- WORK TO BE COMPLETED
List every place name that appears in the forum post about distilled and filtered water.

- SELECTED PASSAGE
Soft Drinks, at least in the 100 or so bottling plants that I know do not use distilled water. They use filtered water.
 
quote:

Originally posted by widman:
Soft Drinks, at least in the 100 or so bottling plants that I know do not use distilled water. They use filtered water.

It's many times cheaper to filter water than it is to distill it.

The main reason for filtering soft drink water is to get strange tastes out of the water.
 
You want to put mineral free, or virtually so, water in a cooling system. A few trace chemicles that could be bad for human consumption won't hurt your engine. Filters for potable water remove chemicals, but usually do not remove minerals.
 
The water from Navy desalinisation has minerals and chlorine added, plus or minus JP5. I have a distiller in my crawl space that we used in our home for 15 years while in Maryland and Virginia. That counter-top model distilled 6 gallons per day and we used it for all of our fresh water needs because the local water was .....well, not so tasty.

We don't use it now because Colorado Springs water is "first use" water and is better tasting from the tap than most, if not all, bottled water IMHO.

- ENTRIES SHOWN
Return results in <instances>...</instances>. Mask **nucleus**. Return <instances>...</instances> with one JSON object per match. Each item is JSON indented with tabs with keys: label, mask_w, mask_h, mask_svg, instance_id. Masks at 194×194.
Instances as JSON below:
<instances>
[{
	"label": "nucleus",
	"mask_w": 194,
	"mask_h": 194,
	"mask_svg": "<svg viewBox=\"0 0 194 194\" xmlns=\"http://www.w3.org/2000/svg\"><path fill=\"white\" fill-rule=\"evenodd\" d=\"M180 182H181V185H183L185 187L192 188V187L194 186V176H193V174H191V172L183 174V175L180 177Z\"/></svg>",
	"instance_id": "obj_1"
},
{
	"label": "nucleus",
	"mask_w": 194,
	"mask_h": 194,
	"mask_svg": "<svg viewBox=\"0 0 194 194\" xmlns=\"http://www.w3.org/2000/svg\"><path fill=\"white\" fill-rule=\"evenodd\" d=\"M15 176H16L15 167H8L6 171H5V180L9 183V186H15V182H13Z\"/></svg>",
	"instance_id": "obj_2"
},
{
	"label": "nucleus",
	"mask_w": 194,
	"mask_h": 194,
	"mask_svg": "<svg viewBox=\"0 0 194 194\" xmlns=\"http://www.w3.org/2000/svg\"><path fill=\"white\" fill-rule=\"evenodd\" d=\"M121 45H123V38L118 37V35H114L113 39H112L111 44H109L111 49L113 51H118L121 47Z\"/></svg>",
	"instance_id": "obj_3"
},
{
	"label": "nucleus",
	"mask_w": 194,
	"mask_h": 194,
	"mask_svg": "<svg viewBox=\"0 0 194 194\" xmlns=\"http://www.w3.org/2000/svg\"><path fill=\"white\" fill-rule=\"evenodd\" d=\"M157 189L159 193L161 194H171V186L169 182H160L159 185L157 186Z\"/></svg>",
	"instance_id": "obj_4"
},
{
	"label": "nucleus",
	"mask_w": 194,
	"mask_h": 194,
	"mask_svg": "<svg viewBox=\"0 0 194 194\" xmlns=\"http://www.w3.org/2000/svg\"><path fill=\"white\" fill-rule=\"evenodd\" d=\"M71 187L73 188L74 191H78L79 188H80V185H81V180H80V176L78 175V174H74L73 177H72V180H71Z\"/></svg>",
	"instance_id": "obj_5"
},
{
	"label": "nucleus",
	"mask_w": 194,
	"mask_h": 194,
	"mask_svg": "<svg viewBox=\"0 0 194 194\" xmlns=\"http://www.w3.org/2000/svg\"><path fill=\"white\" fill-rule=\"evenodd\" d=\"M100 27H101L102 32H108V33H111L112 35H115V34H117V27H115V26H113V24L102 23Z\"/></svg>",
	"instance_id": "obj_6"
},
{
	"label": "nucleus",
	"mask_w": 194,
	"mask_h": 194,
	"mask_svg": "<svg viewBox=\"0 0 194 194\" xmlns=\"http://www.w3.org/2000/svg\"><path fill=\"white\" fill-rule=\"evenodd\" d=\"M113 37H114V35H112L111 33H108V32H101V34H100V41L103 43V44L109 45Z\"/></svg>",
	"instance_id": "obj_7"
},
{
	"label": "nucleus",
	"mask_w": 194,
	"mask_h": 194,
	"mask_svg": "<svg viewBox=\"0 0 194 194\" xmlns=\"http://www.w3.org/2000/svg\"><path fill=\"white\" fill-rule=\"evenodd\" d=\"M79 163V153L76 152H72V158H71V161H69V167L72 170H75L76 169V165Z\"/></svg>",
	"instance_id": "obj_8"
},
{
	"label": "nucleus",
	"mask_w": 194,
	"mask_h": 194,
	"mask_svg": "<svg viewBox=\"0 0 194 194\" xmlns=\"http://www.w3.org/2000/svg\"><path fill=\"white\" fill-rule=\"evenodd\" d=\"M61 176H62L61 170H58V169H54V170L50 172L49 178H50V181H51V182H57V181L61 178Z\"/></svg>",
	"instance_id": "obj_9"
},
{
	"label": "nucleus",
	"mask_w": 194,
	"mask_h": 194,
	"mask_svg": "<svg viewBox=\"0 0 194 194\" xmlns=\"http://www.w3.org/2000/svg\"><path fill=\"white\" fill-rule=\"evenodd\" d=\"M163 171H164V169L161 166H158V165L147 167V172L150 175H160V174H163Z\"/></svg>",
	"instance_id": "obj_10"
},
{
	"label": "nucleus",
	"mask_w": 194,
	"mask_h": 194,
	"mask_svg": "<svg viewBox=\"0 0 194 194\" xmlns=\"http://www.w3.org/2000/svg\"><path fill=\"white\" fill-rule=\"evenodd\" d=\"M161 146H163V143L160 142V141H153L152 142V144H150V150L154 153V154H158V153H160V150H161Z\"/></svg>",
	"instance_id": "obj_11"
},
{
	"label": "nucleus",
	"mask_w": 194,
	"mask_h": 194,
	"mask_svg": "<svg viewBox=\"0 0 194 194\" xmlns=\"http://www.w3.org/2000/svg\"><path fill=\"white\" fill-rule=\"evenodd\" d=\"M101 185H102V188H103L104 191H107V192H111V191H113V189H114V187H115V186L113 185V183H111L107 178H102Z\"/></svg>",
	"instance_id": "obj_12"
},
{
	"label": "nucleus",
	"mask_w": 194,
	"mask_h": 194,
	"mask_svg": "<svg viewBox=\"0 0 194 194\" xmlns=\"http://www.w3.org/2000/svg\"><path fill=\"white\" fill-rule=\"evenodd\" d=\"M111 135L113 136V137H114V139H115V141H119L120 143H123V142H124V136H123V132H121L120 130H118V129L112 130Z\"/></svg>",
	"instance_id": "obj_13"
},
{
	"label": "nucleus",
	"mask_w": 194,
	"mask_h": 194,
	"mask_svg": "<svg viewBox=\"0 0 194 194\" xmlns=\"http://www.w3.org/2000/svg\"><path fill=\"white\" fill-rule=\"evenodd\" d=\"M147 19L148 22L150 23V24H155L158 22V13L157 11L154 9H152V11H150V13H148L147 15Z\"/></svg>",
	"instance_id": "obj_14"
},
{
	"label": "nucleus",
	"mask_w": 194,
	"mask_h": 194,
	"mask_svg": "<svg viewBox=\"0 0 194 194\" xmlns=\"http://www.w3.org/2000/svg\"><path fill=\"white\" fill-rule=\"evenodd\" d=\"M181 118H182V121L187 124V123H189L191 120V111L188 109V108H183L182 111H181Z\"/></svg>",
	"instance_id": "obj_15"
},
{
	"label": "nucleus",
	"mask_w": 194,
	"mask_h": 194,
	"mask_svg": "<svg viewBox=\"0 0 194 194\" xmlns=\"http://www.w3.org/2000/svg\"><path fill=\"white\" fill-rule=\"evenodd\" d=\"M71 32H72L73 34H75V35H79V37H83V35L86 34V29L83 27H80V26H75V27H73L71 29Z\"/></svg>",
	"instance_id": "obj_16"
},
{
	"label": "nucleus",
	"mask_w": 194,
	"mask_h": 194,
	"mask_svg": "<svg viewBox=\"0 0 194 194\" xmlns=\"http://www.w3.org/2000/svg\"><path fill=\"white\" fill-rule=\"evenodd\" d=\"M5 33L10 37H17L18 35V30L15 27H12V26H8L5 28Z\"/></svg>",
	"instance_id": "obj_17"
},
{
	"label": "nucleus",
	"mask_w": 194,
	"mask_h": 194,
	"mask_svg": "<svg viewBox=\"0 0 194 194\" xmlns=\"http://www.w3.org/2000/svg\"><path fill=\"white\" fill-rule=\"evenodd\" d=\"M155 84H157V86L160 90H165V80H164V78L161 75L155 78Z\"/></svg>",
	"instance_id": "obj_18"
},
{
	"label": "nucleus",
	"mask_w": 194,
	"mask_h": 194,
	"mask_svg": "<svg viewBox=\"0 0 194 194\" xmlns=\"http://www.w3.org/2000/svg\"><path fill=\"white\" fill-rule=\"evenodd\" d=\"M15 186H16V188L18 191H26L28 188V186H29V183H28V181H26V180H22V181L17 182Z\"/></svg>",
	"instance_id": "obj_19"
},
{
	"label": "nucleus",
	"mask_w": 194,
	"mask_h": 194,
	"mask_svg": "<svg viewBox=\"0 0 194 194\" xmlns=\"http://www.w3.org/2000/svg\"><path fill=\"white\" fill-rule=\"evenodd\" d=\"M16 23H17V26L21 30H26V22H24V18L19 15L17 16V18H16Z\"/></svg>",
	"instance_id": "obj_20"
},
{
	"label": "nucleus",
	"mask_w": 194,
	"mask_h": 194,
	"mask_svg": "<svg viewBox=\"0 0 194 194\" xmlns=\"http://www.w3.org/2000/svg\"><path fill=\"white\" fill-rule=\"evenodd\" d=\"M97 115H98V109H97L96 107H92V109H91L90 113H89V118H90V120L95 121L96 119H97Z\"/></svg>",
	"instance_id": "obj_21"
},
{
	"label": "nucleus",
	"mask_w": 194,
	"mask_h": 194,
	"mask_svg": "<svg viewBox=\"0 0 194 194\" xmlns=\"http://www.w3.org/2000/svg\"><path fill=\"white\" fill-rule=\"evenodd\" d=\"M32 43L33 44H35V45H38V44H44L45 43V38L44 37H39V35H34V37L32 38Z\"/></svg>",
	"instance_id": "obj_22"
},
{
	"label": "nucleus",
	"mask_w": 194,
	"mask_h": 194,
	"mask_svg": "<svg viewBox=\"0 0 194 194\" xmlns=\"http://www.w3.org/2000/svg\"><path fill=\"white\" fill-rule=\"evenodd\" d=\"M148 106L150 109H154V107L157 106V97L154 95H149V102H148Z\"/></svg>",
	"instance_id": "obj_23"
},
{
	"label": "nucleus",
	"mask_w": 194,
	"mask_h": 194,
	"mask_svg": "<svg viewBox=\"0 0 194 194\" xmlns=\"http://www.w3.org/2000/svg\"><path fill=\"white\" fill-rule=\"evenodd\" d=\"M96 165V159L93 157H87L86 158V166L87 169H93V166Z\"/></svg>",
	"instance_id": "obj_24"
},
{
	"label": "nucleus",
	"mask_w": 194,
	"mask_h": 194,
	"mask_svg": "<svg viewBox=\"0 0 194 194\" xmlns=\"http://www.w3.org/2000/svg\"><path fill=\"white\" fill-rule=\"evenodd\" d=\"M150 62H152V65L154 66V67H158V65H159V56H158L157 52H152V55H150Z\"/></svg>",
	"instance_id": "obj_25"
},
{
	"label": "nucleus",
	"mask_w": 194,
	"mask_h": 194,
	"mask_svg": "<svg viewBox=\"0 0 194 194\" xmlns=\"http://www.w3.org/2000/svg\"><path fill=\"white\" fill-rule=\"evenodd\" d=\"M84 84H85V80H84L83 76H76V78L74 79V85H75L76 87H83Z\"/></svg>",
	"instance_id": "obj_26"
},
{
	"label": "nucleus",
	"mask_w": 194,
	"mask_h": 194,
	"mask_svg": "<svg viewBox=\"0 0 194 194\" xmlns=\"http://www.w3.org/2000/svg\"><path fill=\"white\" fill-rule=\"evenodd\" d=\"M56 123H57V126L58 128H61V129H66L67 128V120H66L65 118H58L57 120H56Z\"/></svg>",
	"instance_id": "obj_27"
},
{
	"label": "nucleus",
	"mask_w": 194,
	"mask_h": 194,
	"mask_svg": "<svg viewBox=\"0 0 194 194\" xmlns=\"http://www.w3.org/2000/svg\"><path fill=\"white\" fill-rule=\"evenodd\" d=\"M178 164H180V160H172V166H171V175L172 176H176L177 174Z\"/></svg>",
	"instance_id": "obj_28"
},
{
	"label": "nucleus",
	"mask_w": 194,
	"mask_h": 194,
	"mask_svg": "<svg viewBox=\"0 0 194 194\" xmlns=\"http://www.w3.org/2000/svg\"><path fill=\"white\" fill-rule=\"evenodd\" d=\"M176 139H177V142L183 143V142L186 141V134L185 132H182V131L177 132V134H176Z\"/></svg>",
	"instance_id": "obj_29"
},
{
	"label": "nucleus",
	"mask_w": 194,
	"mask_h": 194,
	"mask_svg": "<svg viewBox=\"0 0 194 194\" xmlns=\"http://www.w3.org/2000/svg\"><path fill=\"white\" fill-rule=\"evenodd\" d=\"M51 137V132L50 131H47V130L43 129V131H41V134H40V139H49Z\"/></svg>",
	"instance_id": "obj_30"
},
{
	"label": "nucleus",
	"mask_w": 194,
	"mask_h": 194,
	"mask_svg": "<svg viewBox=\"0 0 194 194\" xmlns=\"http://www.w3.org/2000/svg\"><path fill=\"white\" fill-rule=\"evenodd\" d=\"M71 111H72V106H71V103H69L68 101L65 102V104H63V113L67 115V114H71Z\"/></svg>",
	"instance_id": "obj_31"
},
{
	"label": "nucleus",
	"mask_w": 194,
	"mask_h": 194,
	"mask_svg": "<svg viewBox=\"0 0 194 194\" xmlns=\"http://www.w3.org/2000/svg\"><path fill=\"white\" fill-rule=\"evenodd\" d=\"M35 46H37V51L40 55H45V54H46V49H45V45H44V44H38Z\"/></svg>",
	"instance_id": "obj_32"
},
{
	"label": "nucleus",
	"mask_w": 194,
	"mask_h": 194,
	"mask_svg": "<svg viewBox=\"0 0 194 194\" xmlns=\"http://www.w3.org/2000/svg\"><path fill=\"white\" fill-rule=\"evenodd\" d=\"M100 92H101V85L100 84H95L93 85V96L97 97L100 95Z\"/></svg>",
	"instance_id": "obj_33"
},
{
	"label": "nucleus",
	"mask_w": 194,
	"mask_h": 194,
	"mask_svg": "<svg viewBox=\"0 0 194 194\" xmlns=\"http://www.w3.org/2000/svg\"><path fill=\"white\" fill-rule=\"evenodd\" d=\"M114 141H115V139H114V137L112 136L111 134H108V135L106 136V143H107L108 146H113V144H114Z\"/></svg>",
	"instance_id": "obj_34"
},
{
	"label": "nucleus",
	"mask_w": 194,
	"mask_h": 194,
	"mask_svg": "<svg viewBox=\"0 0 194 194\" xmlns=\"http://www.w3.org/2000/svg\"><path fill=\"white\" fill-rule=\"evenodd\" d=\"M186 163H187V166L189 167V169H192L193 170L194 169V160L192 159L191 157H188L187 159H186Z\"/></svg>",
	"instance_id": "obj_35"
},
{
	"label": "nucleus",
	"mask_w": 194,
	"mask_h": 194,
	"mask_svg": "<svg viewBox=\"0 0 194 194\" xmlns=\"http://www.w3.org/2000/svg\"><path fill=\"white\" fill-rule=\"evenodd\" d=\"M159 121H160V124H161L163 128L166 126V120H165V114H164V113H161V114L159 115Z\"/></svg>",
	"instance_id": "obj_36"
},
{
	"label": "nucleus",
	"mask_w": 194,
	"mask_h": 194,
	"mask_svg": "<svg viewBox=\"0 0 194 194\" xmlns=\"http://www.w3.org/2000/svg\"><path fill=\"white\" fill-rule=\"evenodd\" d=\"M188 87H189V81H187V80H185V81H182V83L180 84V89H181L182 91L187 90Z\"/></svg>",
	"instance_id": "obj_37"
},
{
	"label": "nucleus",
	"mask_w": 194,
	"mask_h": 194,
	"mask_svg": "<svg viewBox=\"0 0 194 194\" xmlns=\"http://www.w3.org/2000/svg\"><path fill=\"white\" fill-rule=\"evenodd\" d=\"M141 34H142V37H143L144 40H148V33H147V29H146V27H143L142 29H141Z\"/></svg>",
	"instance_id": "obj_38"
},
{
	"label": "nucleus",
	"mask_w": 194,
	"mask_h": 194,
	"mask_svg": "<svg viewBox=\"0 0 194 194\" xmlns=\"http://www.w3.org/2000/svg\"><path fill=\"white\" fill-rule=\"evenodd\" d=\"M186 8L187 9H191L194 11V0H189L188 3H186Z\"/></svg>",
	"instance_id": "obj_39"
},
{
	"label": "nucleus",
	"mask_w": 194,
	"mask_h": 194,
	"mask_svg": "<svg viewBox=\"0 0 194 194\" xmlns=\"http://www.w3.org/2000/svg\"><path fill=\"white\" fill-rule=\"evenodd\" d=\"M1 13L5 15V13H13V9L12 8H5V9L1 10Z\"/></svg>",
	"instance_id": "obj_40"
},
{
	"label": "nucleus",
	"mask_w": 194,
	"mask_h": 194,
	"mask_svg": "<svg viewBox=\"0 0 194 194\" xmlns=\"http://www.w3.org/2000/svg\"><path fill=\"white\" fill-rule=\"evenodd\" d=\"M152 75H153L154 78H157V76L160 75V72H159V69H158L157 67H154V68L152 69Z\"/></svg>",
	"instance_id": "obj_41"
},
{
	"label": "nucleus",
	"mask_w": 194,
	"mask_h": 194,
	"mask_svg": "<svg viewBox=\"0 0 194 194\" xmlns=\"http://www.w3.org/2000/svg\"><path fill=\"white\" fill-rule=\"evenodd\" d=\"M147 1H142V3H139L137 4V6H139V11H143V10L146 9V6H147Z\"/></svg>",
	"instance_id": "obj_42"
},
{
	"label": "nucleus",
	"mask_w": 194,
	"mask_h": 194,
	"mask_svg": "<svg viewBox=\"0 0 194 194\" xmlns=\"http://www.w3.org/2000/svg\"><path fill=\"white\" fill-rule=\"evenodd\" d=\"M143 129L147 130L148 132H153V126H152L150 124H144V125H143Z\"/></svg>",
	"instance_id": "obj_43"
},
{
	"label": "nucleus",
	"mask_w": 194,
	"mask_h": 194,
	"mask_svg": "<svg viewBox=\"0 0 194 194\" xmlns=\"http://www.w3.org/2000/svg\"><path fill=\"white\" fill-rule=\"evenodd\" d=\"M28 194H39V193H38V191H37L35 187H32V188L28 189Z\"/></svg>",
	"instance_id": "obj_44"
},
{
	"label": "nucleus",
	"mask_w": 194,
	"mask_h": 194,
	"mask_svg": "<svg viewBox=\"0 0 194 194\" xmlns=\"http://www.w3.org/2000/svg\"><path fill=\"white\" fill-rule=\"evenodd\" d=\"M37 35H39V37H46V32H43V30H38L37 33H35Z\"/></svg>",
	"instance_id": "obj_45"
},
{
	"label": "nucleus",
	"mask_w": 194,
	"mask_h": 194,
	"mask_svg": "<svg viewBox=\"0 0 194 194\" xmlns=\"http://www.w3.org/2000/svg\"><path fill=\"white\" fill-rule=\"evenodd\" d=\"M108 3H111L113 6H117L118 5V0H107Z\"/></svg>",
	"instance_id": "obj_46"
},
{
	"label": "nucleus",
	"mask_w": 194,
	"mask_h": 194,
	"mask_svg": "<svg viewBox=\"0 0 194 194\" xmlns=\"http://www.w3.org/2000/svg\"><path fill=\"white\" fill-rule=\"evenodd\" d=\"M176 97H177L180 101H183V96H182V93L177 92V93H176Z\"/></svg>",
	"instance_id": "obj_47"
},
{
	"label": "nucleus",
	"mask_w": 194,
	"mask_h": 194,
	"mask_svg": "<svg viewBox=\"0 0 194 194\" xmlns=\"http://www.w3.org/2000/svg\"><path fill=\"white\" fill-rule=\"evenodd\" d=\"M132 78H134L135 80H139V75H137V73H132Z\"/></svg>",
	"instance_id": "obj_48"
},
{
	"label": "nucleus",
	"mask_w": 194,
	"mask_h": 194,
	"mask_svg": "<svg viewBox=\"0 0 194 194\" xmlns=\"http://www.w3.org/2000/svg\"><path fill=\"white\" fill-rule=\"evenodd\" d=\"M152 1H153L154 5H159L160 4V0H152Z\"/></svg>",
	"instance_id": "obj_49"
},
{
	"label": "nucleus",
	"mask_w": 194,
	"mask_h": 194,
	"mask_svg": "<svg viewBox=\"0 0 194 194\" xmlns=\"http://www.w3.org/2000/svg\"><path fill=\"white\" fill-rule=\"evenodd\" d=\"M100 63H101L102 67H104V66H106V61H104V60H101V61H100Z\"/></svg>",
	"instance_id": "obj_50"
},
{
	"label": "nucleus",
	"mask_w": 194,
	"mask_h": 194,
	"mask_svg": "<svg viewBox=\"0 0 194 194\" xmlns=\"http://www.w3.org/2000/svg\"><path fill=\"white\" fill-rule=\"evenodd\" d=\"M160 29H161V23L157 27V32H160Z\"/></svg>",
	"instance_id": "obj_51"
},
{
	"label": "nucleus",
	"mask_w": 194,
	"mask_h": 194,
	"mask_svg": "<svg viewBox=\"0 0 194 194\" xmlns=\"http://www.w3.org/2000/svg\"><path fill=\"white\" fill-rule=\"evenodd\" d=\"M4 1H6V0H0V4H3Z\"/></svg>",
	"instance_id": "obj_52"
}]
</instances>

- YOUR RESPONSE
Maryland, Virginia, Colorado Springs